RAG with Helix + Laravel OpenAI
This example shows a simple Retrieval-Augmented Generation (RAG) flow:
- Embed a query with Laravel OpenAI.
- Retrieve the most relevant chunks from Helix.
- Provide those chunks as context to the chat model.
Requirements
mrfelipemartins/helixopenai-php/laravel(Laravel OpenAI)
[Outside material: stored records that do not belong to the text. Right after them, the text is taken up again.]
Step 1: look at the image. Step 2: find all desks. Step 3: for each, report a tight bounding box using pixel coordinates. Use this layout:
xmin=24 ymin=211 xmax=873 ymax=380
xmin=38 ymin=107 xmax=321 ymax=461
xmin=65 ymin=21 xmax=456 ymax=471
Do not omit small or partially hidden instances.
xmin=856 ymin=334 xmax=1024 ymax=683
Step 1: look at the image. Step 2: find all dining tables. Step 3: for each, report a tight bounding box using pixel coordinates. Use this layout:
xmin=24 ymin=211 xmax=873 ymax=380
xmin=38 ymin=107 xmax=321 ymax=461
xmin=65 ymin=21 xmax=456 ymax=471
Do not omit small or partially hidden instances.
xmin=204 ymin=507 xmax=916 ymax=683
1) Index your documents (once)
Embed your documents in chunks and store them in Helix.
php
use Illuminate\Support\Str;
use MrFelipeMartins\Helix\Facades\Helix;
use OpenAI\Laravel\Facades\OpenAI;
$index = Helix::createIndex('docs', 1536);
foreach ($chunks as $chunk) {
$embedding = OpenAI::embeddings()->create([
'model' => 'text-embedding-3-small',
'input' => $chunk['text'],
])->embeddings[0]->embedding;
Helix::insert('docs', (string) Str::uuid(), $embedding, [
'document_id' => $chunk['document_id'],
'text' => $chunk['text'],
'source' => $chunk['source'],
]);
}2) Retrieve context for a query
php
use MrFelipeMartins\Helix\Facades\Helix;
use OpenAI\Laravel\Facades\OpenAI;
$query = 'How do I restore a snapshot?';
$queryEmbedding = OpenAI::embeddings()->create([
'model' => 'text-embedding-3-small',
'input' => $query,
])->embeddings[0]->embedding;
$results = Helix::search(index: 'docs', vector: $queryEmbedding, limit: 5);
$context = collect($results)
->map(fn ($item) => $item['metadata']['text'] ?? '')
->filter()
->implode("\n\n");3) Generate the answer
php
use OpenAI\Laravel\Facades\OpenAI;
$response = OpenAI::chat()->create([
'model' => 'gpt-4o-mini',
'messages' => [
[
'role' => 'system',
'content' => 'You are a helpful assistant. Use the provided context to answer.',
],
[
'role' => 'user',
'content' => "Question: {$query}\n\nContext:\n{$context}",
],
],
]);
$answer = $response->choices[0]->message->content;Tips
- Store chunk metadata (document id, title, URL) so you can cite sources.
- Tune the
limitbased on your model’s context size. - Add a score threshold to filter low-confidence matches.